Ollivier was opposed to the lawsuits against Louis Blanc and Marc Caussidière after the June Days Uprising
He was against restoration of civil imprisonment, and for abolition of the death penalty.
He voted for the right to work, and against the order of the day in honor of General Louis-Eugène Cavaignac.
He was in favor of amnesty, against the ban on clubs, against appropriations for the expedition to Rome, and for abolition of the tax on drinks,
He opposed the policy of Prince Louis Napoleon Bonaparte, and was one of the signatories of the motion for the impeachment of the president and his ministers due to the events in Rome.

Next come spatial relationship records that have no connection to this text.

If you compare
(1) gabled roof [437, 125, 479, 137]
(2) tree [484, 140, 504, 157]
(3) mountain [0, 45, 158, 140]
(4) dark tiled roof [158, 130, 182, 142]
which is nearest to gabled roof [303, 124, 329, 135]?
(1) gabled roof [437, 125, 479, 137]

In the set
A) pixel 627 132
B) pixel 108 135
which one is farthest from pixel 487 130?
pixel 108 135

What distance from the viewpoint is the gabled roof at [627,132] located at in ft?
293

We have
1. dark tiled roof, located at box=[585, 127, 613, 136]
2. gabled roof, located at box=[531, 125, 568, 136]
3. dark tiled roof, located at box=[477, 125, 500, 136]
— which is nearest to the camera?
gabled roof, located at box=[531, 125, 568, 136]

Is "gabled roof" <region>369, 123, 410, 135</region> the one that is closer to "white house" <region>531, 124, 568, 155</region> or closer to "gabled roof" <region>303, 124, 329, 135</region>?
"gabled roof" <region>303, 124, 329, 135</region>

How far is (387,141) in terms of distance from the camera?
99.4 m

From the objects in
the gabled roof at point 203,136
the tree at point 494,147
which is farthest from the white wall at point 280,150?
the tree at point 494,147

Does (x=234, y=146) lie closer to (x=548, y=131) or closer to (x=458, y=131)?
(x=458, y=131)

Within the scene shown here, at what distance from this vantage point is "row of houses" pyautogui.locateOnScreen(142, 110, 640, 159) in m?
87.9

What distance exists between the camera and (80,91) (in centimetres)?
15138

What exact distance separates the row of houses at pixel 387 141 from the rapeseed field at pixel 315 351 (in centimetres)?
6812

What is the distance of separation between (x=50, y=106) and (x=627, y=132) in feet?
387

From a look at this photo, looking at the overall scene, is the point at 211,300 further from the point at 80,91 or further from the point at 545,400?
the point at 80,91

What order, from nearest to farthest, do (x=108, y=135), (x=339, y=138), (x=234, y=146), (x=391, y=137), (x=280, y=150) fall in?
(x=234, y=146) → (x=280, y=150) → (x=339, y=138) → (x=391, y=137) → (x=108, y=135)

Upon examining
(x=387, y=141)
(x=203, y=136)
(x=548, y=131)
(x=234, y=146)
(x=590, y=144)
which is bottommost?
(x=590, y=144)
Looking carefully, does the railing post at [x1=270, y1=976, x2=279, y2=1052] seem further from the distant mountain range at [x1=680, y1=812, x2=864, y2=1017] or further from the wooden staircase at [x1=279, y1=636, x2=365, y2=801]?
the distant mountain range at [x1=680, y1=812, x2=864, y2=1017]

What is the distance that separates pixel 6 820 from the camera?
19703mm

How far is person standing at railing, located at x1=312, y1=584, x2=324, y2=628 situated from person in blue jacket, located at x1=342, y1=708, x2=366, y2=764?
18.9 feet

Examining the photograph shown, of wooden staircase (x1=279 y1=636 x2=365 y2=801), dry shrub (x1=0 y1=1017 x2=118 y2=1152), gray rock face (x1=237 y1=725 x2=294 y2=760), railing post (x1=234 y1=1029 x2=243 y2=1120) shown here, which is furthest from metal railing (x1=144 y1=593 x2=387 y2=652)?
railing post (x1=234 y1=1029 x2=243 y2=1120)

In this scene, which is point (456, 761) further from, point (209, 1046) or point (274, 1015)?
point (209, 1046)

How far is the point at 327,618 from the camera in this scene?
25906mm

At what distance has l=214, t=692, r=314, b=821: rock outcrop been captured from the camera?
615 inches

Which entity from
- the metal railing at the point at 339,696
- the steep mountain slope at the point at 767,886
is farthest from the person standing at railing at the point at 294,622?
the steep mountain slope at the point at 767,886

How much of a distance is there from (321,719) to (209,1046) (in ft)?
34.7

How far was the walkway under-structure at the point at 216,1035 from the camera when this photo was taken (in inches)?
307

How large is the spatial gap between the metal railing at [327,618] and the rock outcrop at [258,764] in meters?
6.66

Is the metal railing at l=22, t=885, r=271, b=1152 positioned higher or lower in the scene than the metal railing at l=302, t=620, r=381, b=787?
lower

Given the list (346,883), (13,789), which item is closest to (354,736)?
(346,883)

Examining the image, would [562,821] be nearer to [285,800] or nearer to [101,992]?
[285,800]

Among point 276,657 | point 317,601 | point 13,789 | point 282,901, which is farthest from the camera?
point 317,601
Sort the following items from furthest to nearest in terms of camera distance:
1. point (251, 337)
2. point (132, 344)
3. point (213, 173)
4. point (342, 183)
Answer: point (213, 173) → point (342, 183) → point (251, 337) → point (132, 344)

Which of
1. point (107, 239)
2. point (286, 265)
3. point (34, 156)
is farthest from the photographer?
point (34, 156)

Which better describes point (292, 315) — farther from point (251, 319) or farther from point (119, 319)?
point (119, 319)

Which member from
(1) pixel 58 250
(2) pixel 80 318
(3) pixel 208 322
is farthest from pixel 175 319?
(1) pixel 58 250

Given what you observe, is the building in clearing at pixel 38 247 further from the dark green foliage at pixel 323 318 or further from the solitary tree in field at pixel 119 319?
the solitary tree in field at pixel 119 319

Ollivier was not reelected to the Legislative Assembly, but continue to struggle for republican and radical ideas in his department.

==Later career==

Ollivier protested vigorously against the coup of 2 December 1851, and was arrested and expelled from France.
He took refuge first in Belgium and then in Italy during the Second French Empire (1852–70).
He lived in Nice and then Florence.
His son Émile Ollivier married Blandine Liszt, daughter of the composer Franz Liszt and Marie d'Agoult, on 22 October 1857.
In 1859 Démosthène Ollivier was involved in a dispute over non-payment of a dowry that Marie d'Agoult had promised to pay the newly-wed couple.
Démosthène Ollivier returned to France in 1860.
He died in Saint-Tropez, Var on 22 April 1884.